Both empirical and theoretical evidence support this idea. It used to be accepted even by defenders of compulsory super like Paul Keating. This widespread support has been jettisoned to make the implausible assertion that super is effectively a bonus on top of wages.

As a result, almost no attempt has been made to defend the claim that workers would be better off sacrificing more wages now for a slightly higher superannuation balance in retirement. Arguably, this is because such a claim is not true.

In fact, many workers – especially lower income workers – will be worse off as a result of this trade. They will have less income now to be able to afford important priorities like saving for a home or supporting their family. And in retirement, they will trade off their higher superannuation against a reduced pension entitlement.

Of course, those in favour will tell you that anyone who believes they need more super can always put extra in voluntarily.

A cynic might suggest this is merely about ensuring an ever increasing flow of fees and influence for super funds, but it is not just about that.

The super system is predicated on the idea that individuals will so badly misunderstand their own interests that government must take intrusive, coercive action to correct them.

It is no longer limited to correcting workers understandable, but incorrect, under-appreciation of future needs compared to current spending: now they are being compelled to prioritise higher living standards in retirement than they have right now.

Government is presumed to know your life priorities better than you ever could.

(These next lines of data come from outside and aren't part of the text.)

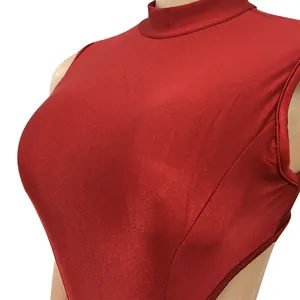 Detail of a red high-neck sleeveless bodysuit showing its shiny, stretchy fabric texture
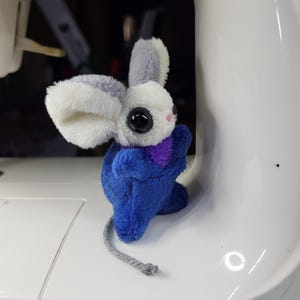 Könnte beinhalten: Ein handgefertigtes Plüschmaus-Spielzeug mit blauem Körper, weißen und grauen Ohren und großen schwarzen Augen. Die Maus hat einen lila Schal und einen grauen Schnur-Schwanz. Das Spielzeug liegt auf einer weißen Oberfläche.
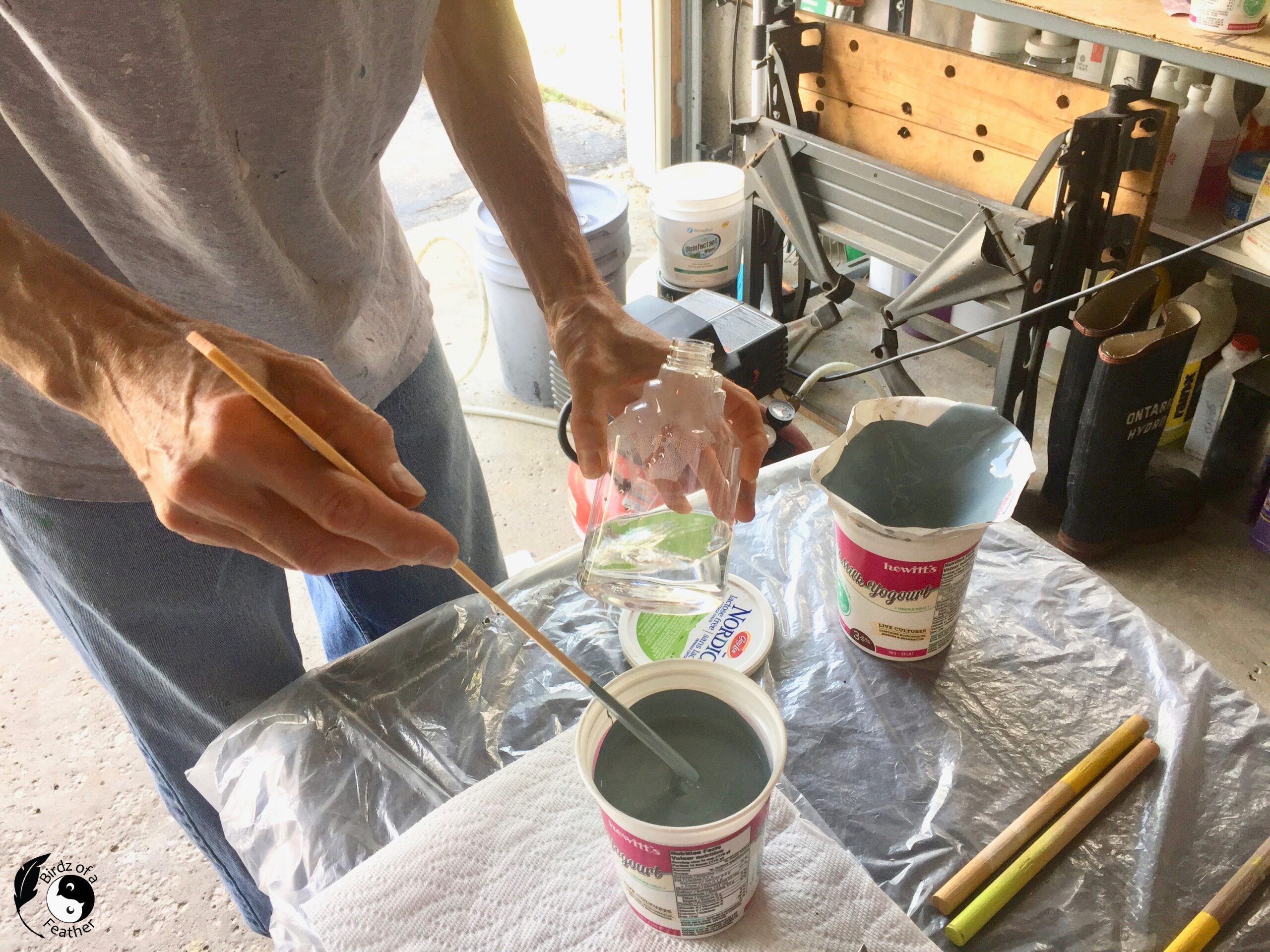 Watering down the paint to prepare for How to Paint Using a Spray Gun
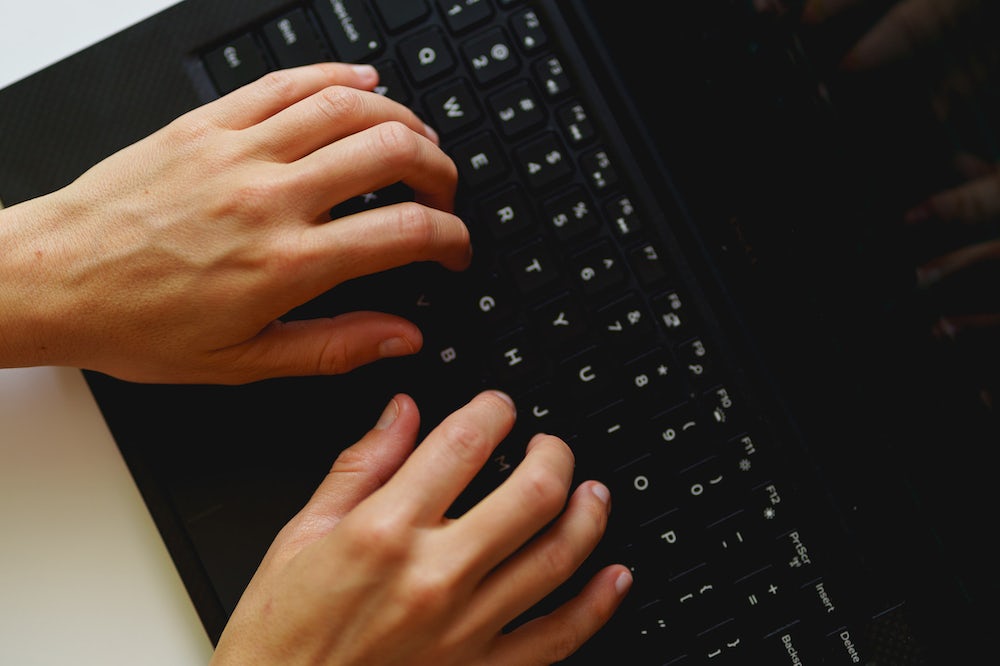 Femme tapant sur le clavier d'un ordinateur portable Dell XPS de petite taille alors qu'elle travaille depuis son domicile dans un bureau à domicile.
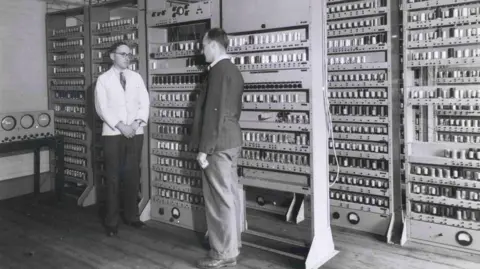 Cavendish Laboratory A black and white image shows two men standing in front of a bank of old computers.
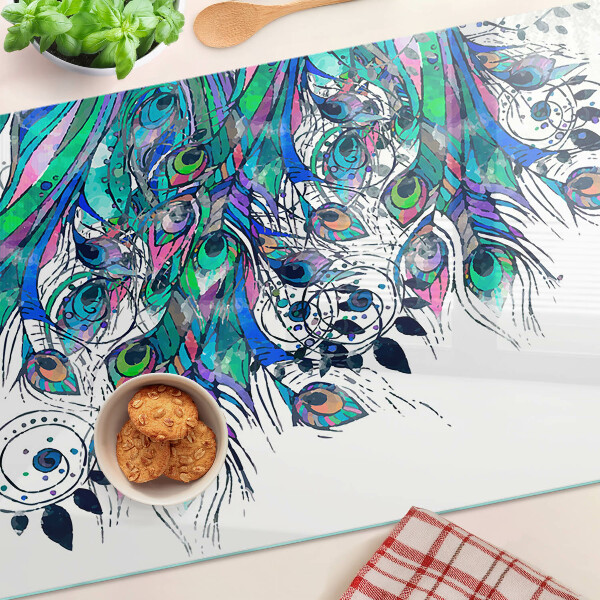 Tagliere in vetro temperato con motivo di piume di pavone nei toni del verde e del blu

It is now clear that this presumption is prevalent on both sides of politics, and intensified by a pandemic that allowed politicians at the state and federal level to assume power over our day-to-day lives unprecedented in our lifetimes.

Reclaiming the right to make our own decisions about our lives – income, education, family life and many more areas – is a more important challenge than chiselling the percentage of government spending down against GDP.

And we are learning just how few political allies we have left in this in fight.